Furthermore, the market share in financing the industry stands presently captured by foreign lessors and financiers, and of late sizeably by Chinese leasing and financing companies.

Ship lease finance is a highly profitable avenue, and shipping being a least-polluting form of commercial transport, is critical in decarbonisation efforts. An effective ship financing eco system with adequate risk capital can also be permitted to invest in tonnage in domestic tariff area, ensuring adequate funding for tonnage operating there, the panel wrote in its report.

Indian agencies (banks, insurance companies, pension funds, alternate capital and others) lack exposure to maritime finance and insurance, and hence tend to be non-risk takers or impose lengthy, time-consuming procedures. Besides, India’s tax regimes, by and large, are not encouraging to the shipping industry on par with the tax regimes of Singapore, Malta, Cyprus, and Panama, where the majority of the international ships are registered. The tax burden on seafarers sailing on foreign ships is nil as they are exempted from paying income tax, whereas their counterparts on Indian ships are obliged to pay all taxes. Similarly, the GST provisions on ship building, ship managing, bunkering, repairing (spare parts, for instance) are skewed in favour of foreign entities, rendering Make-in-India unattractive.
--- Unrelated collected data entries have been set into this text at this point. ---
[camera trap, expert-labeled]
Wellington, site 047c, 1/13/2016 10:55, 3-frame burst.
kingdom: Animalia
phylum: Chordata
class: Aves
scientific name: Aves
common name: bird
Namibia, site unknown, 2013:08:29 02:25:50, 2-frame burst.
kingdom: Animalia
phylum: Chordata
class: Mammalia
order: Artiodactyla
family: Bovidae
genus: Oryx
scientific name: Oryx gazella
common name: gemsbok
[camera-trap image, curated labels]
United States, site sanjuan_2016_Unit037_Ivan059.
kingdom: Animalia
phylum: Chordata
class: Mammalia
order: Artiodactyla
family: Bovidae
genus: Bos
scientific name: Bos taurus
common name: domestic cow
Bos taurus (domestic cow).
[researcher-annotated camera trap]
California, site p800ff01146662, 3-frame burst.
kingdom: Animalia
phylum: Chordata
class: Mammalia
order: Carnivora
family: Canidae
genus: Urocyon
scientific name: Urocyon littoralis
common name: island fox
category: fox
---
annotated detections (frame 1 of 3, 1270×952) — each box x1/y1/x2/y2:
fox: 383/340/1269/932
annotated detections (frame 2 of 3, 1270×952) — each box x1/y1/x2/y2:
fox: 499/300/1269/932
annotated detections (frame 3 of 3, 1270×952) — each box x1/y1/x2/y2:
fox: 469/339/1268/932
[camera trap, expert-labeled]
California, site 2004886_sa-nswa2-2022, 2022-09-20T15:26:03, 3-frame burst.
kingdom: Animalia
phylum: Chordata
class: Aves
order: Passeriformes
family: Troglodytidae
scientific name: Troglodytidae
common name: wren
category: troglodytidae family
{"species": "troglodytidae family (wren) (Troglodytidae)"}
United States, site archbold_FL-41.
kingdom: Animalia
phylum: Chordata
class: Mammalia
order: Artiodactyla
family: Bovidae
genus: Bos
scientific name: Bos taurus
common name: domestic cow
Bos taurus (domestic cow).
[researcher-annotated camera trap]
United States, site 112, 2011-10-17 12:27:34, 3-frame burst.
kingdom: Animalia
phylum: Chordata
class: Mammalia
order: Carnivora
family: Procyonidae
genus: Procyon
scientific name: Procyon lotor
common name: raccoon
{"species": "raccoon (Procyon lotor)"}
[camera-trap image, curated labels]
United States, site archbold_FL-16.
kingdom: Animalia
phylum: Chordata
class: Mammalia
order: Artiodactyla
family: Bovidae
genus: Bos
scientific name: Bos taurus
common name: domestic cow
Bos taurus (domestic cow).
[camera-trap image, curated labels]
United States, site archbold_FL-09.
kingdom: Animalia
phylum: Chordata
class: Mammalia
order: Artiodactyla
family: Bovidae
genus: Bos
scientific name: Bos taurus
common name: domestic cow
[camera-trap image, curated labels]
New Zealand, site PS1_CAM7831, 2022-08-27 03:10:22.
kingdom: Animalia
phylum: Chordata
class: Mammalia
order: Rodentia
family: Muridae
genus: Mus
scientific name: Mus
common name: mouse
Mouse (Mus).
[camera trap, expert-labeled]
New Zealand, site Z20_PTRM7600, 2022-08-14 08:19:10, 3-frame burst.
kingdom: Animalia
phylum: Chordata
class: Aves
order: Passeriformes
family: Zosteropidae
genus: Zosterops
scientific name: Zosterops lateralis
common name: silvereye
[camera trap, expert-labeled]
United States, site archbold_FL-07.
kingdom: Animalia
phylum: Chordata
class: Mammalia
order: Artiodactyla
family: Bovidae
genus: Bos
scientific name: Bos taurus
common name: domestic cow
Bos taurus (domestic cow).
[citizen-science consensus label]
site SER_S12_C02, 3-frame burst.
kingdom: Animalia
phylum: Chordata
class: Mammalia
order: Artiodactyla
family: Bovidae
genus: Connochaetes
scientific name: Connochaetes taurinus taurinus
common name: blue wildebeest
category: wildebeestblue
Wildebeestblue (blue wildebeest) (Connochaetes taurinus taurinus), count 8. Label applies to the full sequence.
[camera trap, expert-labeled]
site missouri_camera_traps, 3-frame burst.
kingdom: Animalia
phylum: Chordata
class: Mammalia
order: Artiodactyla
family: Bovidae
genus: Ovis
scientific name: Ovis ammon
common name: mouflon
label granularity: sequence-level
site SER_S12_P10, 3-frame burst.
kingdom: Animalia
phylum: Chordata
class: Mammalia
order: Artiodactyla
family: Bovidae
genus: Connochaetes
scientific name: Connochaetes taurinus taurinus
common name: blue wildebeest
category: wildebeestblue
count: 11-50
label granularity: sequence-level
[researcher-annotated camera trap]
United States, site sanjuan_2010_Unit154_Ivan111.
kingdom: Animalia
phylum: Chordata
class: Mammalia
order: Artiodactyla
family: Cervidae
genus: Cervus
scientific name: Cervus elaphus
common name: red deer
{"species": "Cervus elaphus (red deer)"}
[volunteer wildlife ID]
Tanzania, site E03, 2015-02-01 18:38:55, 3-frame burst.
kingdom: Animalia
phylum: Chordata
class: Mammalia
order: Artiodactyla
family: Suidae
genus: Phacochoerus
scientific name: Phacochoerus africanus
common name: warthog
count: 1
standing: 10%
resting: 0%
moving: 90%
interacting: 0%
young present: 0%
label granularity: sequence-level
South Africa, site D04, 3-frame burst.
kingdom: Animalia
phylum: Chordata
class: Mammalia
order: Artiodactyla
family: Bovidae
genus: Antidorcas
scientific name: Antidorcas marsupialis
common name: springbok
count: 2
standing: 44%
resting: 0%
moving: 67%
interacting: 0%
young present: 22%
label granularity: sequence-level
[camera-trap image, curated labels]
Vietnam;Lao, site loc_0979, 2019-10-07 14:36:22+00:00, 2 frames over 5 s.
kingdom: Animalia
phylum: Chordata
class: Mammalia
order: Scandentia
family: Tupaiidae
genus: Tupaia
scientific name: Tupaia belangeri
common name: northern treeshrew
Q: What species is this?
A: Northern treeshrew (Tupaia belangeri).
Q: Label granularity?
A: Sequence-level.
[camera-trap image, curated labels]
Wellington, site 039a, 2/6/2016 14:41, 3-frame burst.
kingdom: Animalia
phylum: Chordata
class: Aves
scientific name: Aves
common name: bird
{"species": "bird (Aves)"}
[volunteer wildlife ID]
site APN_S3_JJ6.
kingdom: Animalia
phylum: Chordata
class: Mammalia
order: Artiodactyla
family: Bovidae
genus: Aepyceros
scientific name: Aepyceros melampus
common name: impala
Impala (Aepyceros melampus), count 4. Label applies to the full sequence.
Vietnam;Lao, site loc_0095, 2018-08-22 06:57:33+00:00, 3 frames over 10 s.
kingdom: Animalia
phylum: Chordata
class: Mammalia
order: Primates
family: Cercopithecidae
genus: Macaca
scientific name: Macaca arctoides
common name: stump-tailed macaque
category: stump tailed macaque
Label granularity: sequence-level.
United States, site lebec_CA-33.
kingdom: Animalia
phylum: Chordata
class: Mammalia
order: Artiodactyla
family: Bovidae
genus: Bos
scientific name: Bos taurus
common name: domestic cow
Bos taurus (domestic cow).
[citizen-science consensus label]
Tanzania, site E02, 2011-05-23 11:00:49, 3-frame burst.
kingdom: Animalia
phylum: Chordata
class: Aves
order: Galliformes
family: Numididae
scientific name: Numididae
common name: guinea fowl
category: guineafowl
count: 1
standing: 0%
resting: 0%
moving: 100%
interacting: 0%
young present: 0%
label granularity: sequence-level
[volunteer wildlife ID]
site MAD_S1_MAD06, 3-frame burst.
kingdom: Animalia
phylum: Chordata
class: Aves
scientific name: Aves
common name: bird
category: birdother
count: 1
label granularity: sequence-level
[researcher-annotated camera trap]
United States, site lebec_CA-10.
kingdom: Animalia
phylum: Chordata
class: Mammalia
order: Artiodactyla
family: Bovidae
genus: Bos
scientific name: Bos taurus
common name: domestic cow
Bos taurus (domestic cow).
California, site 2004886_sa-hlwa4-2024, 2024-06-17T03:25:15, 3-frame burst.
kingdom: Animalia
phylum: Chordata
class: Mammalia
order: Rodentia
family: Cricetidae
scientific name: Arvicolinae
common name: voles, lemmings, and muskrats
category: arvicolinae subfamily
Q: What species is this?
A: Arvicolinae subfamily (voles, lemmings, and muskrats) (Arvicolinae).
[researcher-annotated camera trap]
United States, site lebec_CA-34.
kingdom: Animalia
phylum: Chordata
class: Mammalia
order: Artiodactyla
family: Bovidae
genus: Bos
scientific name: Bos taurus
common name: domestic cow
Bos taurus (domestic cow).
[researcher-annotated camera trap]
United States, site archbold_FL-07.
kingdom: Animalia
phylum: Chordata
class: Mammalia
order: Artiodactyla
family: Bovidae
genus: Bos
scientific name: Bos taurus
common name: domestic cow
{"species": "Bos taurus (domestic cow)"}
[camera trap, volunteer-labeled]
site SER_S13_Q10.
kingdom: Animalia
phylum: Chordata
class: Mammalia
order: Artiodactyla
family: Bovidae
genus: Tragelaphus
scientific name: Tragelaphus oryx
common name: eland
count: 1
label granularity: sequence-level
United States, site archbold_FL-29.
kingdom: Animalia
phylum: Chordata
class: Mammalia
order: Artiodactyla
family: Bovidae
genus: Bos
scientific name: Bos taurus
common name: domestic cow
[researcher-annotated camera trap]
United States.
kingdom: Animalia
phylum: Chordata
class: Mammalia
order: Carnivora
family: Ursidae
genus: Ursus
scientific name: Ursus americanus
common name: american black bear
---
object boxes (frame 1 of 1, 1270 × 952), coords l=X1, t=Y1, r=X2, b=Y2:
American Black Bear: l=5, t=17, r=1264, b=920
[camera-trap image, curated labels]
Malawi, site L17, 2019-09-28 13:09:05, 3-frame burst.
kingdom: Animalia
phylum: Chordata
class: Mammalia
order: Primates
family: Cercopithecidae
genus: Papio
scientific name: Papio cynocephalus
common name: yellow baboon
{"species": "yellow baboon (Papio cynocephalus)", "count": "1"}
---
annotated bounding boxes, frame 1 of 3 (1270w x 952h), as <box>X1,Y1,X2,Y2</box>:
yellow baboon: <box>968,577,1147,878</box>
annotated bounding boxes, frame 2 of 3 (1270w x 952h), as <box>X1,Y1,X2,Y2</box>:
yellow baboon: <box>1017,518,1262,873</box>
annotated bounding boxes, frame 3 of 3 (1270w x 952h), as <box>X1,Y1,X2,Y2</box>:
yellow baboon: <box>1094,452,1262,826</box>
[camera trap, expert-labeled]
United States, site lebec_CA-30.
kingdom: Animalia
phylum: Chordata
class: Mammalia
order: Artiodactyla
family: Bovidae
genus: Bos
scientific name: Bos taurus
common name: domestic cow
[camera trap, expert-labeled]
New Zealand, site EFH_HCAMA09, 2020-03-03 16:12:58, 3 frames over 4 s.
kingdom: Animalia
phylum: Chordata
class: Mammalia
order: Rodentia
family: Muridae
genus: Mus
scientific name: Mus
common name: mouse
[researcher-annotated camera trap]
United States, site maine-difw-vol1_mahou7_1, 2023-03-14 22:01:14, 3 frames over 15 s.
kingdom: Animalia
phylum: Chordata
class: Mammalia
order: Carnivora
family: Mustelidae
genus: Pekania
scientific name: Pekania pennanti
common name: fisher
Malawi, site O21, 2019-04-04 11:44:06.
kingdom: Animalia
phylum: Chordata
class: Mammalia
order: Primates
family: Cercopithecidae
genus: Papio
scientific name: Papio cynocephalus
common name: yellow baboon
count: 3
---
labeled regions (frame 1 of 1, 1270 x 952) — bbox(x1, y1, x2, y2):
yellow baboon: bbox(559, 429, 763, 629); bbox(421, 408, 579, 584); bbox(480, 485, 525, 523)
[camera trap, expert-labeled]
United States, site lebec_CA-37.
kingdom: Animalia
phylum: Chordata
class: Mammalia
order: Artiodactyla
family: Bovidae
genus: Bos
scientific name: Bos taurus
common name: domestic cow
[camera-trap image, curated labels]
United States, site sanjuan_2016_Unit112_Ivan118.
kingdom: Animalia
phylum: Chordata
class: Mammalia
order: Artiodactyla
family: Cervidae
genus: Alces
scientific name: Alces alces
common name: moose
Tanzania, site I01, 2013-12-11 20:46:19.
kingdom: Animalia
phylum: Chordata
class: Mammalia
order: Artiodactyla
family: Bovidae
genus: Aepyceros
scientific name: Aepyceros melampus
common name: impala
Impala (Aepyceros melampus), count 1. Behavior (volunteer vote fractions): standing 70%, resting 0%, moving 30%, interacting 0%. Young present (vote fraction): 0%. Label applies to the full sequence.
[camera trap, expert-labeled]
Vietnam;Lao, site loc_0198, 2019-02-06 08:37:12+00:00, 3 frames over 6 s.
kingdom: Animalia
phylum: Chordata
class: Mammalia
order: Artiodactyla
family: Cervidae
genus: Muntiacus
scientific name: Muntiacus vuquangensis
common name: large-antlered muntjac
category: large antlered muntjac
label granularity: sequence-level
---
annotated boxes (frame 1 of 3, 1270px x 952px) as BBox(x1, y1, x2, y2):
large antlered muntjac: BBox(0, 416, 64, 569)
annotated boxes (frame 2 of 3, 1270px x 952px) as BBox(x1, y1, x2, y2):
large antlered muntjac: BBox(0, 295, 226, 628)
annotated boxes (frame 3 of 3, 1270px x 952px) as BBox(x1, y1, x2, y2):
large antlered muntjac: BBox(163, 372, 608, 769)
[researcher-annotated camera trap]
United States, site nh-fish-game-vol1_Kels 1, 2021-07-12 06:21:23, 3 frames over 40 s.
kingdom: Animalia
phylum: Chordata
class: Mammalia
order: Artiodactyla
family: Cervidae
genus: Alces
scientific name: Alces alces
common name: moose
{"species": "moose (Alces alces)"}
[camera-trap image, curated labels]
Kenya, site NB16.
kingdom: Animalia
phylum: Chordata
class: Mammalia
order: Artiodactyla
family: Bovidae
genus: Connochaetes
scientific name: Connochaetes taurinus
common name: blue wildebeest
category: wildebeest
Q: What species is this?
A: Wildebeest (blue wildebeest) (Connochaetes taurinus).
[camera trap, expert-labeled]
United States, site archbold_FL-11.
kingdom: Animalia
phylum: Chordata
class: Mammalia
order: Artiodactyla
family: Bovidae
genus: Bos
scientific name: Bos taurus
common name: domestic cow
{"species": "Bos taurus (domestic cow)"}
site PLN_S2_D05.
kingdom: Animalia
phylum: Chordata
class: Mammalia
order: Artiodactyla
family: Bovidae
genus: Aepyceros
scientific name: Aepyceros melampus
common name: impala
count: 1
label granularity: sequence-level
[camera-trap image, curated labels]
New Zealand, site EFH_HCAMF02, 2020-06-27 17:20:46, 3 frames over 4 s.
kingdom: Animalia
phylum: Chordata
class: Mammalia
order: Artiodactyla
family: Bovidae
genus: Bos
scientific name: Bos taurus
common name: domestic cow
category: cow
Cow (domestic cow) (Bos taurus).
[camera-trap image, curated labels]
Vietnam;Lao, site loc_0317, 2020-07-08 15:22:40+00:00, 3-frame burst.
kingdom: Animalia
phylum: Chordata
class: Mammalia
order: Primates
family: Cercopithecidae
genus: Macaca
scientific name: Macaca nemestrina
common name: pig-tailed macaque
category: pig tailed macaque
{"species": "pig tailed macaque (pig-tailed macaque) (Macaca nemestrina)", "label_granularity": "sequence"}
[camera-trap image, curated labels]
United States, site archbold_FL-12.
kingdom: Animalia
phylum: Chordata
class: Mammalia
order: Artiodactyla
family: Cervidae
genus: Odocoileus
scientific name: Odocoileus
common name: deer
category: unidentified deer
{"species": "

Shipping as a global industry has cyclical ups and downs where the asset value gets linked to global charter hire rates. Indian entrepreneurs, in the context of other industries, have not considered investing in shipping sector as a safe heaven. Hence India, which has a huge export-import trade, is a country of charterers and not shipowners thereby resulting in a substantial spend of around $75 billion annually for chartering foreign flag vessels for India’s international trade.

“It is heart-wrenching to find that on registering of ships, industry finds it easier and more expedient to resort to Flags of Convenience (Panama, Marshall Islands, Liberia etc.) rather than flagging in India. Through the avenues of development of leasing, it is proposed to impart brand value to Indian flagged vessels,” the committee suggested.